While John didn’t necessarily disagree with the “underfunded” part of that comment, he did have a problem with my characterization of traffic planners as being “generally myopic.” John writes that he did an engineering internship with Colorado’s “Mesa County Road and Bridge department, and met a few of the traffic engineers on staff here. They all were sympathetic to the needs of cyclists, in fact one is an avid road cyclist, but their hands are tied when it comes to accommodating cyclists. The Mesa County Commissioners have set a policy which requires the roads to be designed and maintained solely for the use of motorized traffic, which means that the engineers are prevented from designing roads to have bike lanes or similar accommodations. In fact, even calls to the county roads department reporting road maintenance issues that pose a hazard to cyclists receive the reply that ‘the roads are made for cars, not bicycles.’”

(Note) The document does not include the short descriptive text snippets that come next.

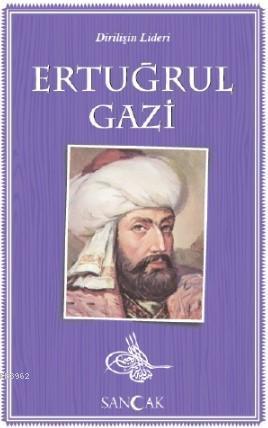 Ertuğrul Gazi; Tarih Kitapları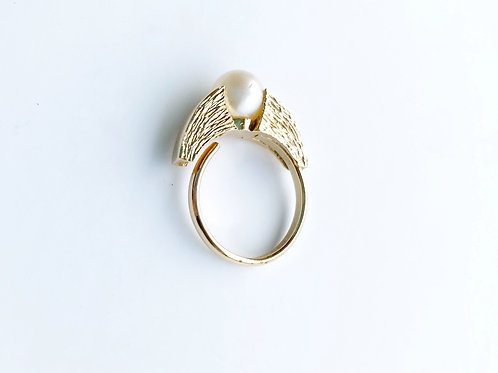 Vintage Sarah Coventry Ring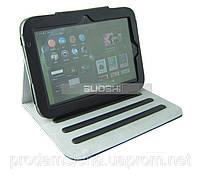 Чехол для планшета Lenovo Pad K1, S1, Y1011 (чехол-книжка)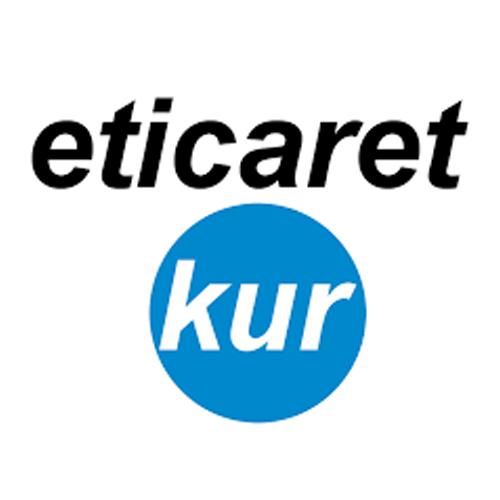 eticaretkur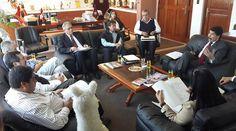 Delegación de la organización de ciudades patrimonio mundial llegará a Arequipa http://hbanoticias.com/4247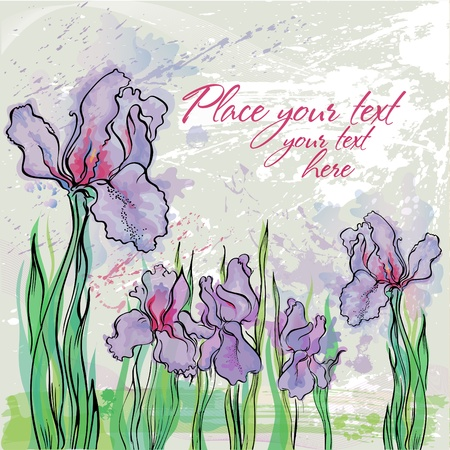 Background with Irises in watercolor effect in pastel colors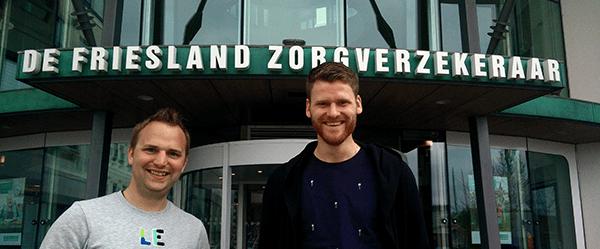 The intranet business case of healthcare insurer De Friesland Zorgverzekeraar
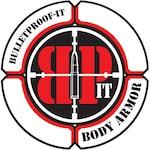 Bulletproof-It logo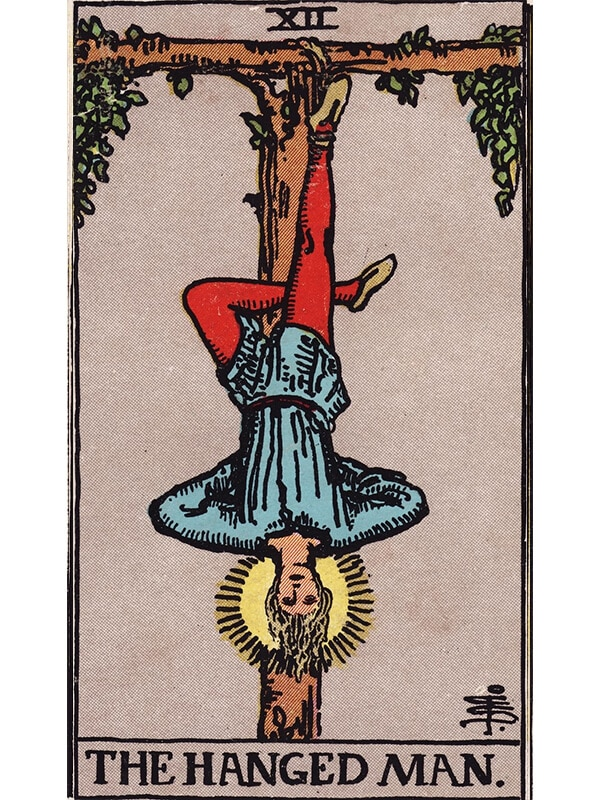 The Hanged Man tarot card Rider-Waite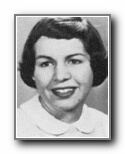 ROSE MARIE PEREIRA: class of 1952, Grant Union High School, Sacramento, CA.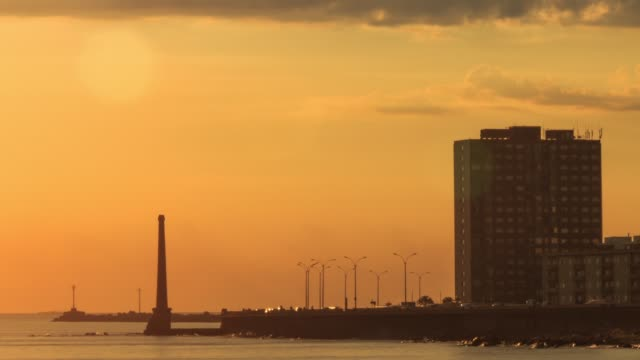 Time lapse sun setting in Montevideo bay, Uruguay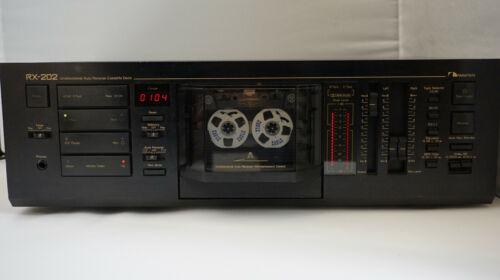 Nakamichi RX-202 UDAR  cassette deck Dolby B,C, 120 - 240 volt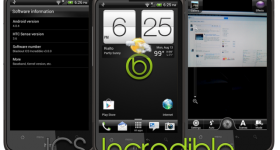 HTC Desire HD gets android 4.0.4 (ice cream sandwich) unofficially.
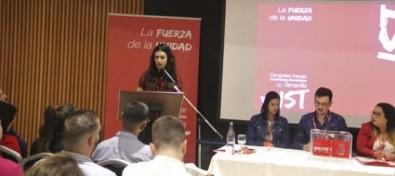 Yolanda Mendoza, nueva secretaria general de Juventudes Socialistas de Tenerife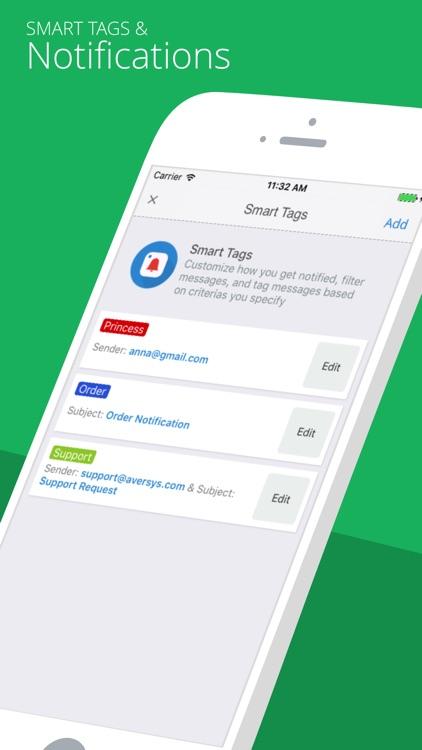 MailBuzzr Pro screenshot-3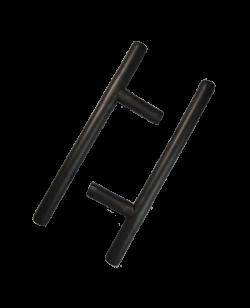 FW Tonfa mit Schaumstoff Überzug Paar ca 50 cm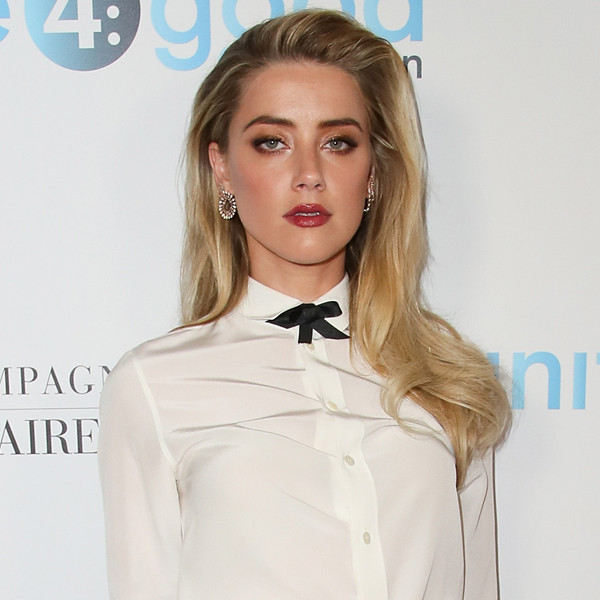 Amber Heard Leaves Unite4:Humanity Gala Early Due to ...  Amber Heard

John concludes by suggesting that “when you recommend that we all contact our senators and representatives, might I suggest being careful when electing your county commissioners too.”
It’s a good point. Indeed, I might go a bit further and suggest that we cyclists ought to consider running for those elected positions when there is an opportunity. While federal funds do make up a significant portion of road and planning budgets, the decisions on how to spend those dollars at the local level often comes down to a small group of local officials whose names appear way down on a long ballot most of us see for the first time on election day. At minimum, try to find out who your candidates are and where they stand on questions of cycling and cyclists’ rights.
Now, at the national level, we recently had another opportunity to see how our elected representatives feel about the subject. Last time I wrote about Sen. Tom Coburn’s (R-OK) efforts to strip federal funding for non-motorized transportation projects by placing a hold on an unrelated bill reauthorizing the Federal Aviation Administration.
We recently saw another, more direct, effort to do the same thing. This time, it was Coburn’s Senate colleague Rand Paul (R-KY) who sought to amend another unrelated measure, the Agriculture, Rural Development, Food and Drug Administration, and Related Agencies Appropriations Act of 2012, to redirect Transportation Enhancements funding from projects like bike paths and pedestrian safety to bridge repair.
Those funds — $927 million for fiscal year 2011 — represent the largest source of federal funds for bicycle and pedestrian projects. While that sounds like a lot of money, it represents only about 2 percent of this country’s overall highway spending.
Anyway, supporters of the allocation of highway funds to non-motorized transportation projects — including Bikes Belong and the League of American Bicyclists — were quick to respond and the Senate voted to reject the Paul amendment by a significant margin.
I suggested earlier that you might want to get to know the positions of your local officials regarding road planning and allocation of funds for non-motorized projects. The Paul amendment provided us with a glimpse of how members of the United States Senate might view the value of such funding at the federal level, too.
Have a look at the roll call on Senator Paul’s amendment if you want to see how your senators cast their votes. Yeah, I know. I live in Wyoming and I really need to talk to those two.